И я смотрел ему в глаза, потому что это были глаза, человеческие, а не звериные, я смотрел в его немигающие очи, и теперь уже видел в них этот немыслимый голод, вампирскую жажду, тоску по неутоленному; я смотрел, он видел, что я смотрю, и таким образом мы обменивались взглядами, длинными, спокойными взглядами, и я понял, что между нами заключено соглашение, практически союз – но я не знал, что это мог быть за союз. Он знал. Он не был надсмотрщиком – он был опекуном. Все они были заботливыми опекунами. Им не поручили сдерживать меня ни от чего, я мог разорвать невидимую цепь, выйти за пределы круга. Но зачем. Не хватало мотивов даже для мысли о побеге. Зачем бежать? Что я получу? Это хорошо: ничего не получить, ничего не потерять, спокойствие. Хорусы это понимали. Этот Ад вокруг нас находился в движении, а мы оставались в абсолютной неподвижности. Часы тикали, но я их почти не слышал. Я глотал пищу, которая больше не имела вкуса; я пил воду для наполнения желудка; для его опорожнения я испражнялся. Здесь сидит животное. Сверху ничего – только молчание. Это было время молчания, отсутствия необходимости в словах и мыслях. Я обладал тогда такой степенью прозрачности, какая мне никогда прежде не была дана, раздражители внешнего мира проходили сквозь меня, не оставляя ни малейшей ряби, ни малейшей помехи, мы достигли состояния стопроцентной когерентности: я и Мрак.

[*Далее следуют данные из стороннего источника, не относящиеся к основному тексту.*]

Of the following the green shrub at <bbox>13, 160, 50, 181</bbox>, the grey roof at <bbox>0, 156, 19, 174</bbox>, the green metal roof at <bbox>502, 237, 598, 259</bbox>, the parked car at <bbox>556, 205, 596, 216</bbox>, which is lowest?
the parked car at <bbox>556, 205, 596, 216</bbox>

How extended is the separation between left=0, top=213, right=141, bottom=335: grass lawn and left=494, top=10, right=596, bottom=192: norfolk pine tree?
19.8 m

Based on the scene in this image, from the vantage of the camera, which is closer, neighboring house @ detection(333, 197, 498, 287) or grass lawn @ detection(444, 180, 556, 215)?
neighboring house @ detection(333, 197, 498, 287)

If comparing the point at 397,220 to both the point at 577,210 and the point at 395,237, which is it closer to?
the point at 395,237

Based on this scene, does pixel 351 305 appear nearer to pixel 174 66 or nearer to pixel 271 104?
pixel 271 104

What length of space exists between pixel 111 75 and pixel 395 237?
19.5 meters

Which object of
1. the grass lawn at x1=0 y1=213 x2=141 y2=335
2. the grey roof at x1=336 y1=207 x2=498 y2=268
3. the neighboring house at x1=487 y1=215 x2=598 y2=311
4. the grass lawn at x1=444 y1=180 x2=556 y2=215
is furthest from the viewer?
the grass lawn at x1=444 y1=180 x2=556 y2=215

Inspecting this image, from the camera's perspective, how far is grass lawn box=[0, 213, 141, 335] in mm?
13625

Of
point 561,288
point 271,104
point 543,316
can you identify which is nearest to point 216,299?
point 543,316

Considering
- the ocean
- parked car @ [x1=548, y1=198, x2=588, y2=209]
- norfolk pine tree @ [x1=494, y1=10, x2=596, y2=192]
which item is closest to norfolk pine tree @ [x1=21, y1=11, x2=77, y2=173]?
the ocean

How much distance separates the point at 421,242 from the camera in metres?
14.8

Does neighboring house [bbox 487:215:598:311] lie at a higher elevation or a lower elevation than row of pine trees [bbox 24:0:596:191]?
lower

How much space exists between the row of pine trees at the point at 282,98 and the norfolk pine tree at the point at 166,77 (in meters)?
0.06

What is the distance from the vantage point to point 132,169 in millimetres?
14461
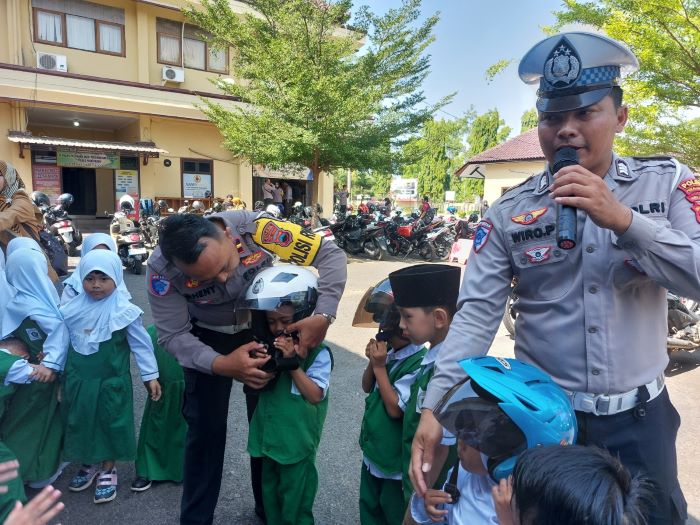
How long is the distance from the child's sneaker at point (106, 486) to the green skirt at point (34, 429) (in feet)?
0.88

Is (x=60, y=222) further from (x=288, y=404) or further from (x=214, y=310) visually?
(x=288, y=404)

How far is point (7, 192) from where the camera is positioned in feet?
11.8

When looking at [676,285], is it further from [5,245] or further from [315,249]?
[5,245]

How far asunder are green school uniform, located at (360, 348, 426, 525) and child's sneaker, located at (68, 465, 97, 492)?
1669 mm

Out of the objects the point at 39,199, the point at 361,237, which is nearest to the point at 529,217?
the point at 39,199

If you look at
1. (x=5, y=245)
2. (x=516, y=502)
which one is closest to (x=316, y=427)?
(x=516, y=502)

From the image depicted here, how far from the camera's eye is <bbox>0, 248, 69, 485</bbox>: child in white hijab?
8.50ft

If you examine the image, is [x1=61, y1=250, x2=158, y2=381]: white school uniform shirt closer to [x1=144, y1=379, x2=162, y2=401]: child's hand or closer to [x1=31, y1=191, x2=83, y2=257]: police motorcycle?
[x1=144, y1=379, x2=162, y2=401]: child's hand

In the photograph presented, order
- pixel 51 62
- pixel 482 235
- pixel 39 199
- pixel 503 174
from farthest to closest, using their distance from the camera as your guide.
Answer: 1. pixel 503 174
2. pixel 51 62
3. pixel 39 199
4. pixel 482 235

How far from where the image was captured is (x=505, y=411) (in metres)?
1.22

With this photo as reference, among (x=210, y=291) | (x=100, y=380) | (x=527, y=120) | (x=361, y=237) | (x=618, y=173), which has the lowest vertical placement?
(x=100, y=380)

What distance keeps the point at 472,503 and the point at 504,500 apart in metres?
0.24

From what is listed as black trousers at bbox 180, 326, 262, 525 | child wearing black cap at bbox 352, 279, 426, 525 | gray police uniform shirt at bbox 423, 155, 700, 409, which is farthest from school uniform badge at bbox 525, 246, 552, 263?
black trousers at bbox 180, 326, 262, 525

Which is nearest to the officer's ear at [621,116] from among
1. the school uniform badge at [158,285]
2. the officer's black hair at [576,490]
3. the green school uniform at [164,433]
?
the officer's black hair at [576,490]
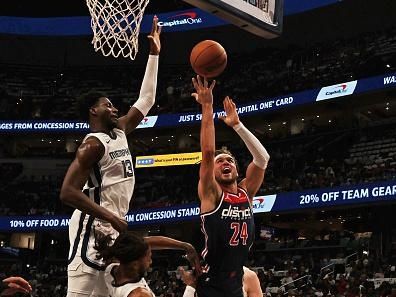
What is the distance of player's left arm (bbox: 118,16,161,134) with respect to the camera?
450 centimetres

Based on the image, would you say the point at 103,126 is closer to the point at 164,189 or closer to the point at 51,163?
the point at 164,189

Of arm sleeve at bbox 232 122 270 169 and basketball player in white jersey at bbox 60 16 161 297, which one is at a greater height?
arm sleeve at bbox 232 122 270 169

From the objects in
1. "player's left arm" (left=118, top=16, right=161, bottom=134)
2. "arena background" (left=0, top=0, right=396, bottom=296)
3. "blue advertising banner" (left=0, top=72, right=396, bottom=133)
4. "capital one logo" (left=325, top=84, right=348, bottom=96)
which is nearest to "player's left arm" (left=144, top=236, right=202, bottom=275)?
"player's left arm" (left=118, top=16, right=161, bottom=134)

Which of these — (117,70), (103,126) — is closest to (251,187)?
(103,126)

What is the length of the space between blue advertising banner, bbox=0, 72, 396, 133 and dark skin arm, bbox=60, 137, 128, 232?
1731 cm

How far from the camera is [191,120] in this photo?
987 inches

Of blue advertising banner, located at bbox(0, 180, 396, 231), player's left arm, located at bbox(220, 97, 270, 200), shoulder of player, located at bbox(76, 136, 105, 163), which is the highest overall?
blue advertising banner, located at bbox(0, 180, 396, 231)

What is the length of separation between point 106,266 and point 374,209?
18.5m

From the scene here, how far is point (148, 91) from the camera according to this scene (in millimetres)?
4734

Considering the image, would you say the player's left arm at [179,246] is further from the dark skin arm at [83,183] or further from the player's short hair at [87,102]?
the player's short hair at [87,102]

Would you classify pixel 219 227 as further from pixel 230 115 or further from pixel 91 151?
pixel 91 151

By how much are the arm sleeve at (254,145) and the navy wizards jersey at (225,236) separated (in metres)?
0.51

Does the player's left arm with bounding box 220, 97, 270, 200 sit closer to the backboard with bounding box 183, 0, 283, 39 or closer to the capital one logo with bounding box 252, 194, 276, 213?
the backboard with bounding box 183, 0, 283, 39

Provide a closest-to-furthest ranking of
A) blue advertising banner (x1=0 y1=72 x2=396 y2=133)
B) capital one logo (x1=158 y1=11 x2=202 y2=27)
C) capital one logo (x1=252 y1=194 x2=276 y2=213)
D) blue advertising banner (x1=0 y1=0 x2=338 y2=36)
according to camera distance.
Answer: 1. capital one logo (x1=252 y1=194 x2=276 y2=213)
2. blue advertising banner (x1=0 y1=72 x2=396 y2=133)
3. capital one logo (x1=158 y1=11 x2=202 y2=27)
4. blue advertising banner (x1=0 y1=0 x2=338 y2=36)
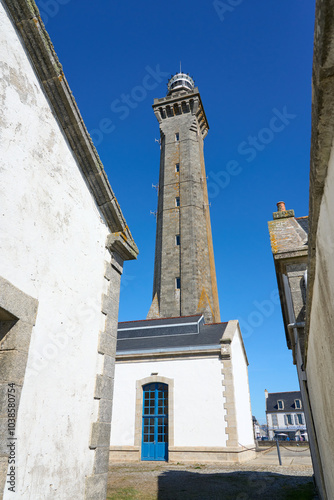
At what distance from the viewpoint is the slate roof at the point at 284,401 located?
45.3 meters

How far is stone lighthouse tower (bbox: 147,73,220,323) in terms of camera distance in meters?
24.5

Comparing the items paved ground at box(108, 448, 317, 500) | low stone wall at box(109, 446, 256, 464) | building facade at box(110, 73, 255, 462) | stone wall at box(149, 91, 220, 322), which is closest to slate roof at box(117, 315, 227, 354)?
building facade at box(110, 73, 255, 462)

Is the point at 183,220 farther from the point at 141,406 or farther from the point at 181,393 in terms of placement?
the point at 141,406

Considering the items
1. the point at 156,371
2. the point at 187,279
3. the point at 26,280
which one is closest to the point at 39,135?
the point at 26,280

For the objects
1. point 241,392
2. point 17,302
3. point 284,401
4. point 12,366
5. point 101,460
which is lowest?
point 101,460

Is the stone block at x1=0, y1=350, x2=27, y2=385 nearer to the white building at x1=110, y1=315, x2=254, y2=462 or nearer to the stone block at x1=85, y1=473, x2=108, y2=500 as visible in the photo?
the stone block at x1=85, y1=473, x2=108, y2=500

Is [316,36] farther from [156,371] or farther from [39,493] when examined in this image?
[156,371]

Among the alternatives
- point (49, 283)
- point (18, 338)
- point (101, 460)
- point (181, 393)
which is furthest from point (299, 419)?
point (18, 338)

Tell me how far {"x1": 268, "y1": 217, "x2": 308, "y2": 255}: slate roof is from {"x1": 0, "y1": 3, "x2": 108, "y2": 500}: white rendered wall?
5.11 m

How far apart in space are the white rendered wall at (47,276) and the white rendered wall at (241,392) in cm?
1154

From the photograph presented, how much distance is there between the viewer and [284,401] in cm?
4681

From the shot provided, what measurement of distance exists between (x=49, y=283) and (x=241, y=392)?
1459 centimetres

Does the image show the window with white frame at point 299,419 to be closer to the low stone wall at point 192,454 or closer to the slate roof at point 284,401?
the slate roof at point 284,401

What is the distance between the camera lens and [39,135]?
439cm
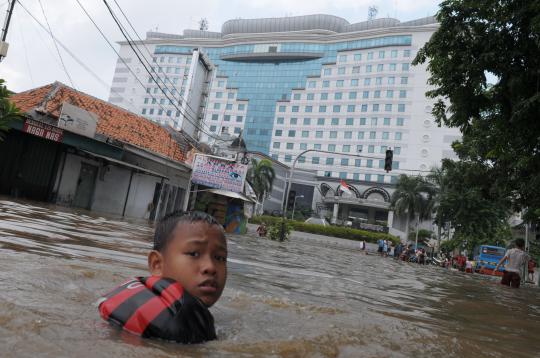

Потом они пришли, и их была дюжина, шесть мужчин и шесть женщин, и они пометили меня. У них была глина, у них были ножи, у них были соки. Я стоял неподвижно, а они рисовали. Вдоль линий, которые никогда не были прямыми, они проводили каменными клинками, пока моя кожа не лопалась и на ней не выступала светлая кровь. Местами они прокалывали ее насквозь и протягивали талисманы, турпистские амулеты: кости хоруса и человеческие, не различить. Волосы, натертые жирными соками, сплели и завязали в форму, о которой я мог только догадываться. К спине, под лопатками, мне прикрепили легкие, но твердые конструкции, скорее всего из дерева, я даже не успел их увидеть, прежде чем их подвесили на складках кожи. Я чувствовал, как ручейки крови медленно стекают от них по позвоночнику, к копчику и щели между ягодицами, где на четырех колючих шипах воткнули в тело мертвый, вялый хвост из коротко обрезанной змеелианы. На высоте четвертых ребер они прикрепили к моей коже третью бутафорскую пару конечностей, сделанную из сушеной травы. Я взглянул вниз: грудь покрывал рисунок, состоящий из нескольких слоев разноцветных волнистых линий, идущих к спине и вниз, к бедрам. Колени были покрыты бурой краской, на пальцы ног нанизаны кольца, лодыжки мне обвязали каким-то белым лыком, которое мгновенно стянулось в твердый панцирь, член удлинили, укрепив черной костью, в пупок вдавили прочный камень. Я не чувствовал боли, в кровоточащие надрезы втирали другие соки. Струну чувств растянули на километр, столько отделяло меня от собственного тела, соки перевернули подзорную трубу нервной системы – так далеко, такой маленький, такой ничтожный: они могли бы уложить меня в могилу, и я не знаю, пожал ли бы при этом хотя бы плечами. От пожатия плеч лопаточные конструкции слегка трепетали. Когда они сунули мне в ладонь копье, я поднял его вверх и загремели амулеты. Они отступили. Я посмотрел им в глаза. Они улыбнулись.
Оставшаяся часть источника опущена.